------ Supplied data

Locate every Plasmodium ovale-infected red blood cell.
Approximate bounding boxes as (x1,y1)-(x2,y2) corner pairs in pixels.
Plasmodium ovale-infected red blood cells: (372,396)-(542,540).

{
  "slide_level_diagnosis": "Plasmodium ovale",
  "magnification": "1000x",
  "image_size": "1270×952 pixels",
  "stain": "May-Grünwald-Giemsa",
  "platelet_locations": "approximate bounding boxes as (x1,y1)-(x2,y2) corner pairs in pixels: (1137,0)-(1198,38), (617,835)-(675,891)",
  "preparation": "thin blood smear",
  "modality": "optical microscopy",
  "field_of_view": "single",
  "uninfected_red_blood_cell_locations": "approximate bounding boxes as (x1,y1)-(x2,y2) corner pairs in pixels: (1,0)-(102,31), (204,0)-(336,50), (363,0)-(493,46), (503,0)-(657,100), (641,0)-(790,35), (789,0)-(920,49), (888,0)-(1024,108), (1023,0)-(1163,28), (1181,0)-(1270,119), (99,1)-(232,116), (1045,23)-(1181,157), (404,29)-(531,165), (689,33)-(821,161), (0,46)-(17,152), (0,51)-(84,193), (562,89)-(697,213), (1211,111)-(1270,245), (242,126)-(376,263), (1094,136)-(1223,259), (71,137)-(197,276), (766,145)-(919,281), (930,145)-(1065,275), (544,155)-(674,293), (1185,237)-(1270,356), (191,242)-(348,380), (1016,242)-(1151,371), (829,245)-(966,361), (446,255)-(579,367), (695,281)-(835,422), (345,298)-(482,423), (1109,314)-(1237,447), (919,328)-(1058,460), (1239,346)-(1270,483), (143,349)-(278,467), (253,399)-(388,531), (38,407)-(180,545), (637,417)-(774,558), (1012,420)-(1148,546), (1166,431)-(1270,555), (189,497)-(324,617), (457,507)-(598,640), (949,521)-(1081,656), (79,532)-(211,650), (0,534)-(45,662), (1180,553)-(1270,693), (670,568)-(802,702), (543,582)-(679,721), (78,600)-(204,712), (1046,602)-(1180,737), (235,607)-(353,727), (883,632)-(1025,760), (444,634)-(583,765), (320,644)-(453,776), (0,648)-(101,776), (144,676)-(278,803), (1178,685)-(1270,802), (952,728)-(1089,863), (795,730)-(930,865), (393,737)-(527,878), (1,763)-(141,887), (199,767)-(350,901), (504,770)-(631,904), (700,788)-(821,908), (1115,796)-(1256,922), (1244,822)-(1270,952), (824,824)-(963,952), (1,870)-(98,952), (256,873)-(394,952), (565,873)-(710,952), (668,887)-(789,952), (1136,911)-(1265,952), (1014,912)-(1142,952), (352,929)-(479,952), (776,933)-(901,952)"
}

------------

From the records above, tally every line that includes the word "Plasmodium" and reply with the total by itself.

3